**To-do list**
1. Answer these questions using the LSP Ping email thread:
(a) On what date was George Swallow's message sent?
(b) What does Dave suggest doing with one-way mode if no one plans to use it?
(c) According to the passage George quotes, where does the matching of labels and FECs begin?
2. Using the LSP Ping email thread, explain in one to three sentences why Dave says the FEC stack has limited utility in traceroute mode.
3. Extend the LSP Ping email thread by continuing George Swallow's reply after its last sentence.

***** Supplied text

The reason I suggested the text is that there is a converse situation to
what you underlined where you can have more labels in the stack than FECs if
you insert the PING (for example) in an LDP network, and due to uniform mode
TTL handling, a traceroute terminates in a TE trunk then the P LSR in the
trunk has no knowledge of any FECs in the stack. The procedure as described
will break. You could get similar effects in CSC if the ping originated at a
CE (although the addesses in the ping header in that case are probably not
routable, although you could use the ICMP PING type trick of inserting the
Echo reply into the LSP in the downstream direction...).

If noone is planning on using one-way mode, lets remove it now and save our
developers time.

On item 3 below, inferring whom to reply to based on the depth of the FEC
stack means we may be able to traceroute PWs in the presence of ECMP "some
day". As I can insert a ping with the PW PID and a FEC stack containing the
PW FEC and the PSN FEC, and PSN addresses in the IP header. TTL exhaust at a
P-LSR that "can" parse the PW PID, can generate a reply at the PSN layer but
as we are using the PW PID and PW label stack, THE TRACEROUTE PROPERLY
TRACES THE PW. IMHO this beats the VPN ICMP hack as it does not depend on
the downstream LSP working for a return path and can be used to isolate
specific PSN problems that impact PWs.

On item 4, my reason for saying the FEC stack has limited utility in
traceroute mode is that when tracing a VPN or PW, the P LSRs have no
knowledge of the VPN or PW FECs anyway, and the processing rules would halt
on matching the first FEC in the stack. So as written, the extra FEC stack
elements would not be examined at LSRs where TTL exhausts. ergo, not really
useful.

Hope that makes things clearer....

cheers
Dave

> -----Original Message-----
> From: George Swallow [mailto:swallow@cisco.com] 
> Sent: Thursday, February 12, 2004 11:31 AM
> To: Allan, David [CAR:NS00:EXCH]
> Cc: 'kireeti@juniper.net'; mpls@UU.NET; swallow@cisco.com
> Subject: Re: Comments on LSP Ping 04 
> 
> 
> Dave -
> 
> > Been reading through section 4.3 of LSP-PING and IMO it needs some 
> > clarification and perhaps changes to the processing rules. 
> The current 
> > read of the rules won't check the FECs if there are more FECs than 
> > label stack entries. Replacing "current stack depth" with "current 
> > depth" where depth is the larger of the two counts would be 
> a simple 
> > fix (as far as text is concerned)....
> 
> The text is correct as written.  However, I'll admit that it 
> would be fairly easy to gloss over a very important phrase.  
> 
> That phrase is the following:
> 
>    X matches up the labels in the received label stack with the FECs
>    contained in the FEC stack.  The matching is done beginning at the
>    bottom of both stacks and working up.  For reporting purposes the
>    bottom of stack is consided to be stack-depth of 1.  This is to
>    establish an absolute reference for the case where the 
> stack may have
>    more labels than are in the FEC stack and the sender of 
> the ping has
>    not requested that a Downstream Verification TLV be sent.  If there
>    are more FECs than labels, the extra FECs are assumed to correspond
>    to Implicit Null Labels.  ^^^^^^^^^^^^^^^^^^^^^^^^^^^^^^^^^^^^^^^^
>    ^^^^^^^^^^^^^^^^^^^^^^^ 
> 
> with that the processing never encounters the situation you 
> are concerned with, there are never fewer labels in the stack 
> than FECs in the FEC stack.

**********
***** Data section

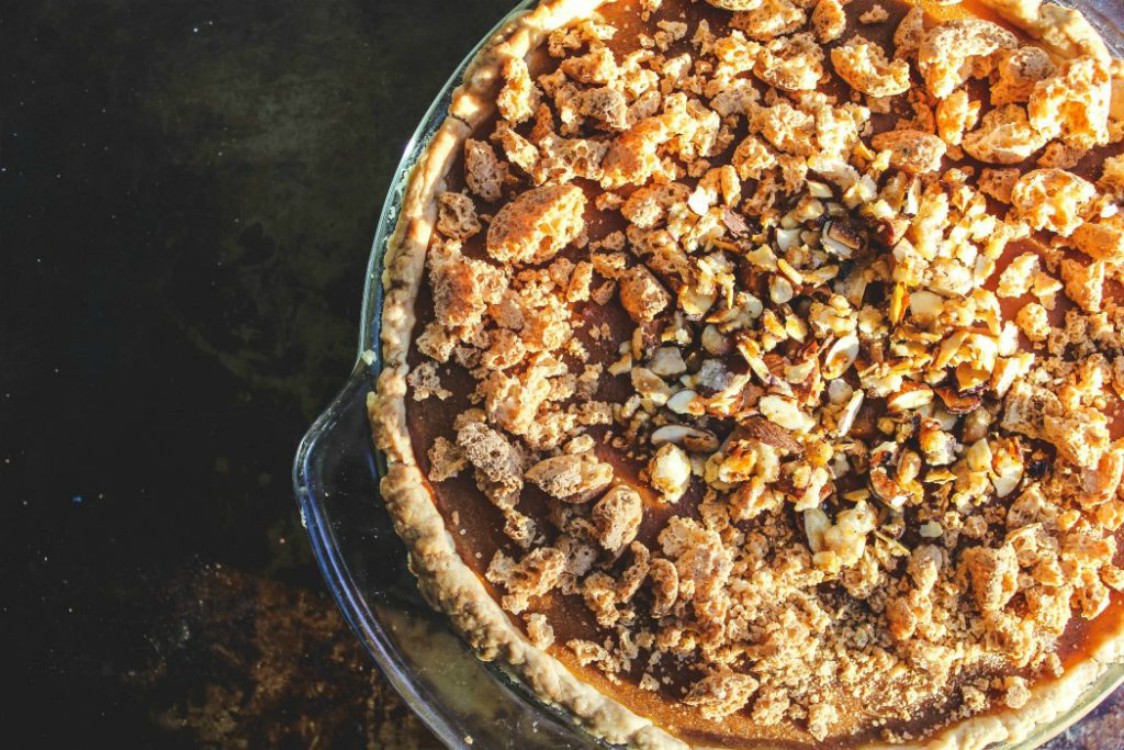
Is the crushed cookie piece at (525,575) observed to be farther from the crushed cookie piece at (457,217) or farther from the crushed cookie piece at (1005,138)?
the crushed cookie piece at (1005,138)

**********

**Answers by task**
1.
(a) Thursday, February 12, 2004.
(b) Remove it now to save the developers' time.
(c) At the bottom of both stacks, working up.

2. When a VPN or PW is traced, the P LSRs have no knowledge of the VPN or PW FECs, and the processing rules halt on matching the first FEC in the stack. As a result, the extra FEC stack elements would not be examined at the LSRs where TTL exhausts.

3.
> 
> Note also that the text you added
> 
> > - if there is no label in the label stack corresponding to 
> the FEC at 
> > the current depth, then X checks that it is a valid egress 
> LSR for the 
> > FEC.  If X is not a valid egress LSR, X MUST send an MPLS 
> echo reply 
> > with a return code 4, "Replying router has no mapping for 
> the FEC at 
> > stack depth" and a return code set to the current depth. If the 
> > current depth is 1, X MUST send an echo reply with a return code 3 
> > "Replying router is a egress for the FEC at stack depth" 
> and a return 
> > code set to 1 (current depth), otherwise proceed to step 5.
> 
> is covered in step 4 where you "pop" the implicit null and 
> forward the packet.
> 
> I'll work on the wording of the draft to make all this clear.
> 
> > There are some additional procedural clarifications that would help 
> > the
> > document:
> > 
> > 1) All of the actions in 4.3 assume ping or traceroute 
> mode. LSP-PING 
> > also provides for one way mode. One way traceroute mode 
> would appear 
> > to have limited value and therefore we may want to specify MUST NOT 
> > and nodes receiving one way mode probes with TTL=1 should silently 
> > discard them (no processing).
> 
> Ok by me.  Is anyone planning on using oneway mode?
> 
> > 2) It would also be useful to indicate that there are restricted 
> > values for <RSC> depending on the function. <RSC> can be 
> any value for 
> > any error, swap etc. but must be 1 for valid egress for 
> FEC. Might be 
> > easier to rename the code as "LSR is valid egress for all 
> FECs in FEC 
> > stack" as this can only be generated if the entire FEC 
> stack has been 
> > verified.
> 
> I'll think about it.  Not sure it is needed.  Also note that 
> a subcode of 0 is valid, but not desired.
> 
> > 3) When a FEC stack is included, that the IP addresses in 
> the LSP-PING 
> > message are assumed to be routable at the top MPLS layer implied by 
> > the FEC stack/received label stack. SO for example if I am 
> inserting a 
> > ping message with a PSN and a VPN label and the FEC stack 
> contains a 
> > PSN and a VPN FEC, then the reply should be sent to the src 
> address in 
> > the PSN. If I am inserting a ping message with a FEC stack 
> containing 
> > a VPN FEC only, it will arrive the same way at the egress PE, but I 
> > would reply to the VRF a the VPN level, not the PSN level.
> 
> I'm interested in hearing more opinions on this!  Seems useful to me.
> 
> > And some observations
> > 1) Carriage of the FEC stack with more than one entry in 
> traceroute mode
> > would appear to have no value. FEC stack being most useful 
> in PING mode.
> 
> Totally disagree on this one.  If you are tracing a VPN FEC, 
> having the FEC for the bgp-next-hop is very useful.  It 
> allows verification of both the data and control planes at 
> each hop.  Same with TE.
> 
> > 2) If we want to carry forward the "reply to" TLV it should 
> move from 
> > LSR-SELF test to the ping document although I'd want to 
> think through 
> > the security implications of this. (As I am not using real routable 
> > addresses in an LSP PING packet).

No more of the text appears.